And the tone has changed too, right?
There’s more of a story in which an actor can remain in character without commenting on the character or the situation. It’s very de riguer on Broadway now to pierce the 4th wall and comment to the audience. It can be a lot of fun and almost always gets a strong response. But it can also compromise an audience’s belief in the scenes being depicted and their investment in the show.
When the storyline isn’t strong the show’s not as potent. For example SPAMALOT is an interesting example of sketch comedy stretched out over 2-hours. You don’t really get involved with the knights and their quest for the Holy Grail. They’re all being silly and commenting on what they’re doing all the time. And it’s all really very funny. But when you watch, say True West , the characters stay within the boundaries of the story. It may not be as humorous but there may be a bigger payoff at the end.
I’ve made it a point to invest very strongly in the storyline, and in the stakes. Whether it’s losing my daughter or losing my wife or whatever.
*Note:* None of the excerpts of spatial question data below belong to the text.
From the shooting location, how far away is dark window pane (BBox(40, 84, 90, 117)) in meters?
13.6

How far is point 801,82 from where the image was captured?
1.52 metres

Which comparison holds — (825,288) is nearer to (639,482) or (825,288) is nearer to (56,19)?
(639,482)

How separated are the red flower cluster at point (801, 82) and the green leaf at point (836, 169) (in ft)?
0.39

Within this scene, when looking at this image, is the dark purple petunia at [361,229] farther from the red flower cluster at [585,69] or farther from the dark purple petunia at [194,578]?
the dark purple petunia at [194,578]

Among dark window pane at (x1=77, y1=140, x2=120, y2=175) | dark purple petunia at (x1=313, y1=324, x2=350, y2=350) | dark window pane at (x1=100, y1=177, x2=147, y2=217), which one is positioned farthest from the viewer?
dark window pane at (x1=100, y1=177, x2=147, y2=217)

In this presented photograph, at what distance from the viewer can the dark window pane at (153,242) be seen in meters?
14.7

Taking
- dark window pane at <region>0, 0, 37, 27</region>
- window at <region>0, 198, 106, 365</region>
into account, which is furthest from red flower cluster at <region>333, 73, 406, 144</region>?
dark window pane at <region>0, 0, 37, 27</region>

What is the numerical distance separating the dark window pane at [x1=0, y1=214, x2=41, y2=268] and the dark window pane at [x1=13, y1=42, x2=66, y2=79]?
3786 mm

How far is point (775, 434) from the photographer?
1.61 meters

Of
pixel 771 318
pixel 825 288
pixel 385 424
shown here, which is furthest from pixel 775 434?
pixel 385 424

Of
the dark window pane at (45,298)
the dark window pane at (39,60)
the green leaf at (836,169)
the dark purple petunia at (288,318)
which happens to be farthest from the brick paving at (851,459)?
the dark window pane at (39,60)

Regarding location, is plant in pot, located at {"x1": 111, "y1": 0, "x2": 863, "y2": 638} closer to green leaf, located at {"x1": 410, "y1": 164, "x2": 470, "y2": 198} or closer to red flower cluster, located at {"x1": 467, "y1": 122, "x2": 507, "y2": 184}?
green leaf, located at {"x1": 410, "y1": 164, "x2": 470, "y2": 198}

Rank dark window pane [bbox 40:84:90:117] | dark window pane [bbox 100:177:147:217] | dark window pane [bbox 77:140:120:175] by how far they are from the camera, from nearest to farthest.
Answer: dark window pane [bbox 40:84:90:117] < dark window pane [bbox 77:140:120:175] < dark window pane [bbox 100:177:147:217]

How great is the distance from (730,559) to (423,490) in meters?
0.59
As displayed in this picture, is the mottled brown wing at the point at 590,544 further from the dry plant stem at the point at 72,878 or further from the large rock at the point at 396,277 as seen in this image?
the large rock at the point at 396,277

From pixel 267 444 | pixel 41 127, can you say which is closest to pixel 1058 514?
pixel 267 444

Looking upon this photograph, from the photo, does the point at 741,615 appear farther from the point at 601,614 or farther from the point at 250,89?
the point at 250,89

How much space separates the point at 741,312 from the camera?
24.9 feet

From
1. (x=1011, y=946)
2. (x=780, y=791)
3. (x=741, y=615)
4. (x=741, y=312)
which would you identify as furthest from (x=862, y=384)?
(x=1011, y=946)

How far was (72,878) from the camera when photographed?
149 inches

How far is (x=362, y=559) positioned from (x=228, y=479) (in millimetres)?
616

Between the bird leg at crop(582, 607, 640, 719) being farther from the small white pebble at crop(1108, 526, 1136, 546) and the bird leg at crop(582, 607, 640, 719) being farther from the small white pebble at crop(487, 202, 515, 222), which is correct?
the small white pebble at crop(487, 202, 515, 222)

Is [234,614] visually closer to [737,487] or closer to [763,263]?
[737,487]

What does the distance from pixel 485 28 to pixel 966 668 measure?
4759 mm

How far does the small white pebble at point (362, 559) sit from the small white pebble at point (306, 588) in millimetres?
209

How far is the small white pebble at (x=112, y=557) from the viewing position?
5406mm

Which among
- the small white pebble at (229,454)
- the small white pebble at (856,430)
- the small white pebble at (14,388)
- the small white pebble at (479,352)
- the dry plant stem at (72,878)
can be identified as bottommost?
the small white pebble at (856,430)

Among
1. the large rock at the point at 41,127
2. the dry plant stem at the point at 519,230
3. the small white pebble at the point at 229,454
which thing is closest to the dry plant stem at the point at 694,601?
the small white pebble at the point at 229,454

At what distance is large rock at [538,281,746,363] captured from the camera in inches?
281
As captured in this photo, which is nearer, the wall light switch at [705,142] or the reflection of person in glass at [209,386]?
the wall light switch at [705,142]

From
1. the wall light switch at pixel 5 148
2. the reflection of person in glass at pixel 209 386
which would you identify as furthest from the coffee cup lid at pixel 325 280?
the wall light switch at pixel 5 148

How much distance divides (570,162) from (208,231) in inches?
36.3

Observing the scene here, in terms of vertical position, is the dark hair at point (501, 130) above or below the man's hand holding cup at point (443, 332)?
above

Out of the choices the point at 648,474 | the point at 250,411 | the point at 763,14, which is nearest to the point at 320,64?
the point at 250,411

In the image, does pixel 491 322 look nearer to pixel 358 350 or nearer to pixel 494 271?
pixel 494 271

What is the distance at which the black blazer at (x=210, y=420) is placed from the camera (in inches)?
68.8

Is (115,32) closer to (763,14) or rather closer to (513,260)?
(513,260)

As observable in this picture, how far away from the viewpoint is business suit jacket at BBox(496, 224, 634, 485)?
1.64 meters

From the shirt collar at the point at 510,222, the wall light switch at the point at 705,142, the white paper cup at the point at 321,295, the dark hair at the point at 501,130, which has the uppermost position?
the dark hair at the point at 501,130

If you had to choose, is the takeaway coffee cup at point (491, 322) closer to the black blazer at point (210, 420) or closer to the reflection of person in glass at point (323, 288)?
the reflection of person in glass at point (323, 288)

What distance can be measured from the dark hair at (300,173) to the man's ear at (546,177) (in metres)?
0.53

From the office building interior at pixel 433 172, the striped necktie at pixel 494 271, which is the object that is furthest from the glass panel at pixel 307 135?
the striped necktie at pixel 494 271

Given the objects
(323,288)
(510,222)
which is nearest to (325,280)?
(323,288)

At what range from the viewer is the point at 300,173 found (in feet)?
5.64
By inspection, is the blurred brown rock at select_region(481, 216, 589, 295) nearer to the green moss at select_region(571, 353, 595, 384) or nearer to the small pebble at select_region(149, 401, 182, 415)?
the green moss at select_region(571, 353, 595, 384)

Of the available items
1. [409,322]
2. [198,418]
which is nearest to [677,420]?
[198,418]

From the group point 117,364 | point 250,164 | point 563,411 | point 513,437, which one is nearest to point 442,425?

What you’ve said about the secret reinforces what I already thought about the show. It’s especially interesting, I think, that this is playing The Orpheum on the heels of La Cage aux Folles. Because they’re both about a children in love who aren’t sure what to do about parents are different.
Right absolutely. Yes. There are similarities. No question. But there are differences too. In La Cage the parents know they are different than the surrounding community. Their lives have been constructed to live in a society where they are seen as being “other.” The Addams don’t have an awareness that they are that different. They’re normal. Or, if anything, they’re superior with more refined tastes. That’s one of the big things about this show: What’s normal and who decides.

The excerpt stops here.